A 1ª Vara Criminal da Comarca de Votuporanga, no Tribunal de Justiça de São Paulo, condenou o réu Samuel Jorge Queiroz de Oliveira pela prática de três crimes de furto qualificado pela escalada (um consumado e dois tentados), cometidos em continuidade delitiva, em julho de 2025.

O réu foi sentenciado a 02 (dois) anos, 09 (nove) meses e 18 (dezoito) dias de reclusão e ao pagamento de 13 dias-multa. O regime inicial fixado para o cumprimento da pena foi o FECHADO, em virtude da reincidência específica do condenad
Os crimes ocorreram na mesma residência, em Votuporanga, em três dias sucessivos: 16, 18 e 19 de julho de 2025, todos durante o repouso noturno e mediante escalada do muro.
- Primeiro Furto (Consumado – 16/07): O réu pulou o muro e subtraiu carnes, dois pacotes de 5kg de arroz e um frasco de calda para sorvete, fugindo após ser alertado pelo latido do cachorro da família.

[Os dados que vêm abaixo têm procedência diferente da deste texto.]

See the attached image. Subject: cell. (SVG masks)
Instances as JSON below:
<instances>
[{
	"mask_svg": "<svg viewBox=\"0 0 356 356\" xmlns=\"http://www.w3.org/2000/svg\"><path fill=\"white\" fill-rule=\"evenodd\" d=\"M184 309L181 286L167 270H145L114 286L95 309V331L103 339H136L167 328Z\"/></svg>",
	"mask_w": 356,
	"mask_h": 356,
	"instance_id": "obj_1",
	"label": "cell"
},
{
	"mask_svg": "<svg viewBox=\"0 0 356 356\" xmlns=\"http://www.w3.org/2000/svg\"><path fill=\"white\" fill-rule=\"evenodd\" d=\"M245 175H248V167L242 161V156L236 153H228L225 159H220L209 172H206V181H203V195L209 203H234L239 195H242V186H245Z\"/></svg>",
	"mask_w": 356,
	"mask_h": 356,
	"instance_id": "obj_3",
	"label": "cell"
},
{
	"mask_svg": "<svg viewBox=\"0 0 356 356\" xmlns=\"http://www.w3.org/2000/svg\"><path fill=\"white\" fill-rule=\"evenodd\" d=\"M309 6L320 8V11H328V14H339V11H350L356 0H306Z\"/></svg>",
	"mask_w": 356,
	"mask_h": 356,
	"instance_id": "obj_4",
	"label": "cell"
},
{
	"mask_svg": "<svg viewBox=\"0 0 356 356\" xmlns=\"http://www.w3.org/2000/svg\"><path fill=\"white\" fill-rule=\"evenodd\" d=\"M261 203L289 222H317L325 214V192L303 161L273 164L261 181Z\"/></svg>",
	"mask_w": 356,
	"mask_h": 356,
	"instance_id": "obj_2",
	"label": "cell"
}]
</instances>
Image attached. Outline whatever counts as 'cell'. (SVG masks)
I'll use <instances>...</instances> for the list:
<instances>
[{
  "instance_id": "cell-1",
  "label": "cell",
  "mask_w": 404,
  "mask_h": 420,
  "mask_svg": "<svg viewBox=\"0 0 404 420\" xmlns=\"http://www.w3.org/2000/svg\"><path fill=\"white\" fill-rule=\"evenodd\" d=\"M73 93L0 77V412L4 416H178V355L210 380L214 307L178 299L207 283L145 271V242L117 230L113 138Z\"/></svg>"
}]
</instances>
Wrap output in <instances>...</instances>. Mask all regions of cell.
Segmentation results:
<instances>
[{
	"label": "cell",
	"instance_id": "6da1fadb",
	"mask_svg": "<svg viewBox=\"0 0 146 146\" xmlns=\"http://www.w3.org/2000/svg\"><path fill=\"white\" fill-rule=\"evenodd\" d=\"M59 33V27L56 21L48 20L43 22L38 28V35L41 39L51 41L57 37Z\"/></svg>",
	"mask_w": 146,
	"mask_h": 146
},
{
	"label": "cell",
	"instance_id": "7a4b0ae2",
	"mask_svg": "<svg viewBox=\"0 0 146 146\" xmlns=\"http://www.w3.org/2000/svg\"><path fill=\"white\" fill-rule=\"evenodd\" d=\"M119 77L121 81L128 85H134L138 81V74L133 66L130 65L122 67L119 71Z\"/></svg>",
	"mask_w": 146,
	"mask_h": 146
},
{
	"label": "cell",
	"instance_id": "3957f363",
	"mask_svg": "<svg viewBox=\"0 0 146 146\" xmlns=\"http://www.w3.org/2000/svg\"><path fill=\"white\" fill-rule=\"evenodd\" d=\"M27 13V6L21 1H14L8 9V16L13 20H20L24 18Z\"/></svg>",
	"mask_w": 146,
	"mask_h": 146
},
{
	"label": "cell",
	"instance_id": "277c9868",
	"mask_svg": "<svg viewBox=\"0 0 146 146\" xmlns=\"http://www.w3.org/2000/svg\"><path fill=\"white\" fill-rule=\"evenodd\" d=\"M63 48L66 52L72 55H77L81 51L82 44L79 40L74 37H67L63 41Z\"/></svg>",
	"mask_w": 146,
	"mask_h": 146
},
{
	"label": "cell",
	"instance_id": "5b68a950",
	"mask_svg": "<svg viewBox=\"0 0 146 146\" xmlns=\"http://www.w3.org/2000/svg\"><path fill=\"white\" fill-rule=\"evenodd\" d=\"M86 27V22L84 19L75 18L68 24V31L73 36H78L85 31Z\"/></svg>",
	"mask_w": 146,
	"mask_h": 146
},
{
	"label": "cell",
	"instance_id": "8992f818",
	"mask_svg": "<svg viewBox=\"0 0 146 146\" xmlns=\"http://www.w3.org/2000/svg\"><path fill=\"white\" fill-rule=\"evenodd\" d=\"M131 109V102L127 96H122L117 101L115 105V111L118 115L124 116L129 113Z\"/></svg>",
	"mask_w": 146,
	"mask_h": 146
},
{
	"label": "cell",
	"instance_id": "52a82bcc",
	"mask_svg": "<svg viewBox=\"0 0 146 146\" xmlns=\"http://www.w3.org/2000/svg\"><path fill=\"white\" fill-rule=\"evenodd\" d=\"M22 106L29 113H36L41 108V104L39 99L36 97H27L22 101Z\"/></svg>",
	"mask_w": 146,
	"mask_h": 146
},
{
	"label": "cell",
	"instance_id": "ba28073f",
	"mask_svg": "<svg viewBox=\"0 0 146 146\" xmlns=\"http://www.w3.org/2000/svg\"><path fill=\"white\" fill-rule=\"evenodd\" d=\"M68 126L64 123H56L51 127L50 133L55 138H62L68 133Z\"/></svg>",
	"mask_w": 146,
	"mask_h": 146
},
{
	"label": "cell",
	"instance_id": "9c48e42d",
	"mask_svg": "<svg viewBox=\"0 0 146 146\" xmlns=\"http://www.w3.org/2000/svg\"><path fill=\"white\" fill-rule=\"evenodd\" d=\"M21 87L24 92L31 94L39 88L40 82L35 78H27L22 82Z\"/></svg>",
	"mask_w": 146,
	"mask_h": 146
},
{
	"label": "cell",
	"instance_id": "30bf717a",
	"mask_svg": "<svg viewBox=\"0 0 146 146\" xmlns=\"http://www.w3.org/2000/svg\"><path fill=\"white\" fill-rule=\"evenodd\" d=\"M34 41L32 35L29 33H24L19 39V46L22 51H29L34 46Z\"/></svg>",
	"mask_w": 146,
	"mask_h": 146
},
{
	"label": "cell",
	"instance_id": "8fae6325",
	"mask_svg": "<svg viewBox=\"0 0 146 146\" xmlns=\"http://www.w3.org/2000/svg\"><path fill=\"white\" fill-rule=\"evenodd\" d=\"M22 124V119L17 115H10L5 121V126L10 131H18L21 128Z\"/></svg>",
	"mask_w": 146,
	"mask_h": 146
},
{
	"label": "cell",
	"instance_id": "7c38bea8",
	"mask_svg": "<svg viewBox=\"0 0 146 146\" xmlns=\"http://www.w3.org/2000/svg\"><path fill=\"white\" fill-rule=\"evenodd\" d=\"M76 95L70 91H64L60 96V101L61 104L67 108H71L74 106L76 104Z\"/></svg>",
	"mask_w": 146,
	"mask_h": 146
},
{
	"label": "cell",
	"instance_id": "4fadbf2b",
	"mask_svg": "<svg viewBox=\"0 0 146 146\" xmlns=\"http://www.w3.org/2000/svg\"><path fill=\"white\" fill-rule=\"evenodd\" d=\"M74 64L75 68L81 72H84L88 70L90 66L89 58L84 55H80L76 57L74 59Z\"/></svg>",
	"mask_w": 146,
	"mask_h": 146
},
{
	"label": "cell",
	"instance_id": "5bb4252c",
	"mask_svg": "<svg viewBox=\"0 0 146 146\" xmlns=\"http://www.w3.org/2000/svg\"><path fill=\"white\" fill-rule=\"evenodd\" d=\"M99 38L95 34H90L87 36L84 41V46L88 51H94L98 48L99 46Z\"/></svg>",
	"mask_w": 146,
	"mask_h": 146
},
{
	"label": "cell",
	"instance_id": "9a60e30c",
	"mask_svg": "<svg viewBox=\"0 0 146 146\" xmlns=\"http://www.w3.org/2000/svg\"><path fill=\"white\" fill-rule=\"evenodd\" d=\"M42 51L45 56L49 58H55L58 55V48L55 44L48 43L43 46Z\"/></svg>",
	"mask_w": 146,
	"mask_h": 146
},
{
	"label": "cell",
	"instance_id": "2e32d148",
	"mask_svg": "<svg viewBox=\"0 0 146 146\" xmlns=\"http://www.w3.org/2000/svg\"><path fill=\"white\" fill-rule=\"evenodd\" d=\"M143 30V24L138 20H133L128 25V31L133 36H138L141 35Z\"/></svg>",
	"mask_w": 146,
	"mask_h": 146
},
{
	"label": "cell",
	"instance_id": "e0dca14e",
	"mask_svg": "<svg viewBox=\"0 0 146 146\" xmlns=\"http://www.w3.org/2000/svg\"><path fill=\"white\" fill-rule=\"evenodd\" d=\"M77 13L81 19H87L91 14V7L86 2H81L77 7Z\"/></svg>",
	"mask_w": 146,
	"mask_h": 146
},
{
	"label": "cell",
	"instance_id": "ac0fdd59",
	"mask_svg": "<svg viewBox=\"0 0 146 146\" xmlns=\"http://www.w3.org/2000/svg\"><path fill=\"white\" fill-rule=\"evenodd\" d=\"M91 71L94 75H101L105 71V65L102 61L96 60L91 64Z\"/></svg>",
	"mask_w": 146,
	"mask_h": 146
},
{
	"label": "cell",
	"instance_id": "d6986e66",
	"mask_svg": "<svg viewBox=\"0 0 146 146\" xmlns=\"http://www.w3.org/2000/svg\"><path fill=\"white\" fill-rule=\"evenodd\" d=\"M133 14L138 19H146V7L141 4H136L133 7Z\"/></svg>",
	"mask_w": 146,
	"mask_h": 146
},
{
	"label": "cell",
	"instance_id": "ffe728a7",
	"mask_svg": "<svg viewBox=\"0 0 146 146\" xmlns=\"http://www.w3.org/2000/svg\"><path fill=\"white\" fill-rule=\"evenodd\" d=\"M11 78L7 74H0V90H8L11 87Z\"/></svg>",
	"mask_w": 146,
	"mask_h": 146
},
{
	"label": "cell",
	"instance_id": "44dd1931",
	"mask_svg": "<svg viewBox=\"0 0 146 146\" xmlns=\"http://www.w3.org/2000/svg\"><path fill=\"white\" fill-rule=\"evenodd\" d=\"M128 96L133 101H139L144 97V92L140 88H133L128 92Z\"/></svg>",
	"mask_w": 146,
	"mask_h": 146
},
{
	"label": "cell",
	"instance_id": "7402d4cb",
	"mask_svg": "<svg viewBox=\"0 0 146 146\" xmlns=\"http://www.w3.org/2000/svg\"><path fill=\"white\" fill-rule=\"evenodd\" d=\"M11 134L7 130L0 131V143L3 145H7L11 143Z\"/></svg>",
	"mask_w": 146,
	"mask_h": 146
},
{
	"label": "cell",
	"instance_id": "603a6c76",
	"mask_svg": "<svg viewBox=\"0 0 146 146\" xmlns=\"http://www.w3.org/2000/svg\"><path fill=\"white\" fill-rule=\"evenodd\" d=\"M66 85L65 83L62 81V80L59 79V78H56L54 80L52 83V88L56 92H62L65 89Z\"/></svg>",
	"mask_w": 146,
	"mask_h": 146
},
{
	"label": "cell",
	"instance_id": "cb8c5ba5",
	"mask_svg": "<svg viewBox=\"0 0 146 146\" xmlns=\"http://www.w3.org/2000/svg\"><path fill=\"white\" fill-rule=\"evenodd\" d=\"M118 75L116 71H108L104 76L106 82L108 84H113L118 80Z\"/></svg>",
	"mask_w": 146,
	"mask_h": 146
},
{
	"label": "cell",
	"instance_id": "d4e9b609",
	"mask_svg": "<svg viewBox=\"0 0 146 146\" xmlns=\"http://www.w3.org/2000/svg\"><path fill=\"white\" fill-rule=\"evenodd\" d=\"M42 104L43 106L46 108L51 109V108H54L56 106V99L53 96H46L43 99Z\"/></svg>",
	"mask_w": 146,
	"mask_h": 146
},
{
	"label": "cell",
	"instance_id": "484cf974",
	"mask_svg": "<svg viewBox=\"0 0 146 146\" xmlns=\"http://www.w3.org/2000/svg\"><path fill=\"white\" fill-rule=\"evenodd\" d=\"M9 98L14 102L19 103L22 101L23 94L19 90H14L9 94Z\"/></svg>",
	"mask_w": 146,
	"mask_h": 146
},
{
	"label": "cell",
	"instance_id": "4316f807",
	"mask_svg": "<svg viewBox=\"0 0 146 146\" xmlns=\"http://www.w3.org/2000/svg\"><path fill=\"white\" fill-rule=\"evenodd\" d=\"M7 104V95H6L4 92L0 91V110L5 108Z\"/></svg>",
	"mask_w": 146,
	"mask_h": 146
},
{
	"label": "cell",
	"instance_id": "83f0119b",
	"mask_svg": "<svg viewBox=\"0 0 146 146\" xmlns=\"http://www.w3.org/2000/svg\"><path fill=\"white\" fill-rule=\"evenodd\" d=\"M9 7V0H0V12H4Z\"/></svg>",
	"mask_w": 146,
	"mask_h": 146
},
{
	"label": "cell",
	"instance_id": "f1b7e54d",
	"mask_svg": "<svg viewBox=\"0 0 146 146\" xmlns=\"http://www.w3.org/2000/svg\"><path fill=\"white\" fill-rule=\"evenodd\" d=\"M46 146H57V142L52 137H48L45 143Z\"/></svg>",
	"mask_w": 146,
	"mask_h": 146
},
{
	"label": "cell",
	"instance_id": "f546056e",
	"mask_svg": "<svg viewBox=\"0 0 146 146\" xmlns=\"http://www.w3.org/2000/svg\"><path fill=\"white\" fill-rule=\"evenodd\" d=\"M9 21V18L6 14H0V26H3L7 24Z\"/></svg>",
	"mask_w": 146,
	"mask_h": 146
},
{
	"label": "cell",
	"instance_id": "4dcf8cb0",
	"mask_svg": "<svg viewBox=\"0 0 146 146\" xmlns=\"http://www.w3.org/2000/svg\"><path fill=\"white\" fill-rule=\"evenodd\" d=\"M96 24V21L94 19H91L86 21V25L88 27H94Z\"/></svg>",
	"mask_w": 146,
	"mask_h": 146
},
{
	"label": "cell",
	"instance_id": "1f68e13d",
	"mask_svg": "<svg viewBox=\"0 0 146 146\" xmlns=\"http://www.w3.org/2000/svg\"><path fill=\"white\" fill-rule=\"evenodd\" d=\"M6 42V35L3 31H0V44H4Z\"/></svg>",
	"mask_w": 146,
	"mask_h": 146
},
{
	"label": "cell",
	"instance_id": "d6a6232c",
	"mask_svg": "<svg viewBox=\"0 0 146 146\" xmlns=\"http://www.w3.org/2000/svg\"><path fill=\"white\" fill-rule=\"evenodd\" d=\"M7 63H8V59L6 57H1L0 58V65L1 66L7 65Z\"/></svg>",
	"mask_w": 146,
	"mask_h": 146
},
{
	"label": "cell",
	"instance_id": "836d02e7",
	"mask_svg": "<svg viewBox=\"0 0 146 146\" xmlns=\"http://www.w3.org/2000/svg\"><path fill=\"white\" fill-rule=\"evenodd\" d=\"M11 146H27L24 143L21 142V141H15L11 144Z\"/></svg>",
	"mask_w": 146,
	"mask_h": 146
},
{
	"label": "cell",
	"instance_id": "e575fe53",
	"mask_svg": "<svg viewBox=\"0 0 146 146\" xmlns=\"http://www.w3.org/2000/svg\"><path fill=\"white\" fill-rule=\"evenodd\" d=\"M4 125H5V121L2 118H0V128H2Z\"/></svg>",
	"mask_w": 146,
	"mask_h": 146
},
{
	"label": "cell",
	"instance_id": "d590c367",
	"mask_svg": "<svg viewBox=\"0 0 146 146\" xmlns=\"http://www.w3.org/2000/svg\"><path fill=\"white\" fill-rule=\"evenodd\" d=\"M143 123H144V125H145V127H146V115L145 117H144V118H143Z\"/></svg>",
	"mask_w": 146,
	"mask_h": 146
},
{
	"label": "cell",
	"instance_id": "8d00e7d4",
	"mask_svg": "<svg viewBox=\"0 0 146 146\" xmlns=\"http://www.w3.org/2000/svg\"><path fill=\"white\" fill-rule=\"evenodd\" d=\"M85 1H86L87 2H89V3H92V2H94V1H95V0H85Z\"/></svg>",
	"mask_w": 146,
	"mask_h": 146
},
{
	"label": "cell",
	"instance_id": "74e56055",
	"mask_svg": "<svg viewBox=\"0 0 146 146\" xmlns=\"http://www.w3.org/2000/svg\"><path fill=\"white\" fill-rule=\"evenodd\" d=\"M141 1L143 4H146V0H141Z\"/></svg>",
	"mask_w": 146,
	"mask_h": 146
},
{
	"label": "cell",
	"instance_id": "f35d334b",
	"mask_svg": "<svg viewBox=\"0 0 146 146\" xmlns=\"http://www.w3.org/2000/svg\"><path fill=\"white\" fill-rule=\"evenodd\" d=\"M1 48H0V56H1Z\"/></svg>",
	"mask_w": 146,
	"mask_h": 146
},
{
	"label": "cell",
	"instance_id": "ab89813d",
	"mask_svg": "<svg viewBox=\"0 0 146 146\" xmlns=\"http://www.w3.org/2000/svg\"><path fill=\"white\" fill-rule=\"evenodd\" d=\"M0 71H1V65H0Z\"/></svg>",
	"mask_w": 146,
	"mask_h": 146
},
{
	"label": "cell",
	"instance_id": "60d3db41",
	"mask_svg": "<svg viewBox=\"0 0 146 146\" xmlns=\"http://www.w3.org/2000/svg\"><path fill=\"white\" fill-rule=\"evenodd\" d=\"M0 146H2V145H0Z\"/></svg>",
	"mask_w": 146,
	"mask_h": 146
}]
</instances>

- Segundo Furto (Tentado – 18/07): O réu retornou, pulou o muro, mas não consumou o furto, provavelmente assustado com a passagem de um vigilante noturno ou com o barulho de TV dentro da casa.
- Terceiro Furto (Tentado – 19/07): O réu novamente pulou o muro, mas foi flagrado pelo sobrinho da vítima após o alarme da residência soar. O sobrinho conteve o acusado até a chegada da Polícia Militar.
A autoria e a materialidade dos crimes foram plenamente comprovadas, inclusive pela confissão espontânea do réu em juízo, que admitiu ser morador de rua e usuário de crack, buscando dinheiro para sustentar seu vício. A qualificadora da escalada foi atestada por prova oral e pelo laudo pericial do local.
Teses Defensivas Rejeitadas
O juízo rejeitou as teses defensivas de aplicação do princípio da insignificância e de furto famélico:
- Insignificância: Foi afastada devido ao valor dos bens subtraídos (R$ 231,65) e, principalmente, pela reiteração delitiva do réu, que possui outros registros criminais, demonstrando habitualidade criminosa.
- Furto Famélico: Rejeitado porque o réu subtraiu não apenas alimentos prontos para consumo, mas também mantimentos como arroz, afastando a alegação de extrema necessidade momentânea.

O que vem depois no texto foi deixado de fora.